The immer::persist
library persists persistent data structures,
allowing the preservation of structural sharing of immer
containers
when serializing, deserializing or transforming the data.
Warning
This library is still experimental and its API may
change in the future. The headers can be found in
immer/extra/persist/...
and the extra
subpath will be
removed once its interface stabilizes.
In addition to the dependencies of
immer
, this library makes use of C++17, Boost.Hana, fmt and
cereal.
Structural sharing allows immer
containers to be efficient. At
runtime, two distinct containers can be operated on independently but
internally they share nodes and use memory efficiently in that
way.
However when such containers are serialized in a trivial form, for example, as JSON lists, this sharing is lost: they become truly independent—the same data is stored multiple times on disk, and later, when read back into memory, the program has lost the structural sharing.
This library operates on the internal structure of immer
containers: allowing it to be serialized, deserialized and
transformed. This enables more efficient storage, particularly when
many nodes are reused, and, even more importantly, preserving
structural sharing after deserializing the containers.

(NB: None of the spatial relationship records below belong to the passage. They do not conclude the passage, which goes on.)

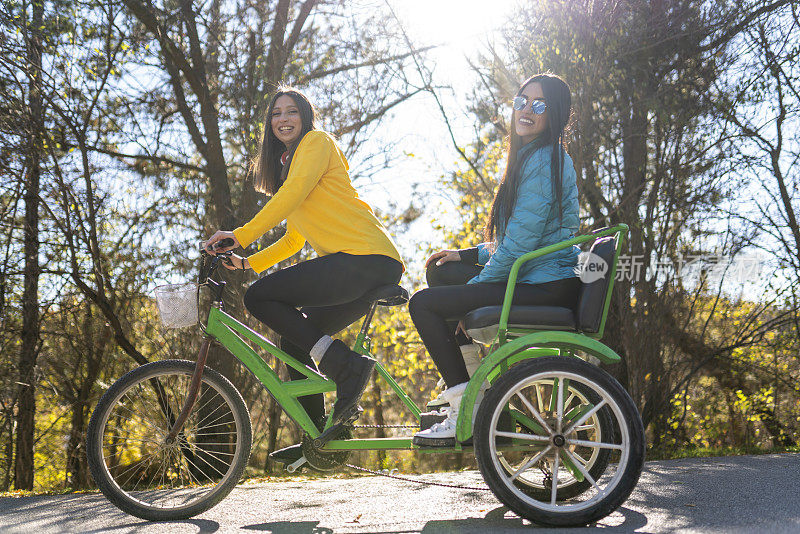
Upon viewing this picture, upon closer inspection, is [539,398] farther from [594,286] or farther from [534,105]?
[534,105]

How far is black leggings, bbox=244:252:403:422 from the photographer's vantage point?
332 cm

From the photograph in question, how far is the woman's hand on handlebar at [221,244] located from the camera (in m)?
3.21

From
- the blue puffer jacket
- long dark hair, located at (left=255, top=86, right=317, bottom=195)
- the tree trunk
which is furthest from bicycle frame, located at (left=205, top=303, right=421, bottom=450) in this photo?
the tree trunk

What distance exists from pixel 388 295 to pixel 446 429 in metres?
0.69

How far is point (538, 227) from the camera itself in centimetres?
305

Consider this scenario where you have multiple
immer::vector<std::string>
, where the various instances are
derived from one another. Some of these vectors would be completely
identical, while others would have just a few elements different. This
scenario is not uncommon, for example, when implementing the undo
history of an application by preserving the previous
states.
The goal is to apply a transformation function to these vectors with
something like std::transform
.
A direct approach would be to take each vector and create a new vector by applying the transformation function for each element. However, after this process, all the structural sharing of the original containers would be lost—the result would be multiple independent vectors without any structural sharing, and the transformation may have been applied unnecessarily multiple times to identical elements that were previously shared.
This library enables the application of the transformation function directly on the nodes, preserving structural sharing. Additionally, regardless of how many times a node is reused, the transformation needs to be performed only once.
To solve this problem, this library introduces the notion of a pool.
A pool represents a set of immer
containers of a specific
type. For example, we may have a pool that contains all
immer::vector<int>
of our document. You can think of it as a small
database of immer
containers. When serializing the pool, the
internal structure of all those immer
containers is written as
a whole, preserving the structural sharing between those containers.
Note that for the most part, the user of the library is not concerned with pools, as they are generated automatically from your data structures. However, you may become aware of them in the JSON output or when transforming recursive data structures.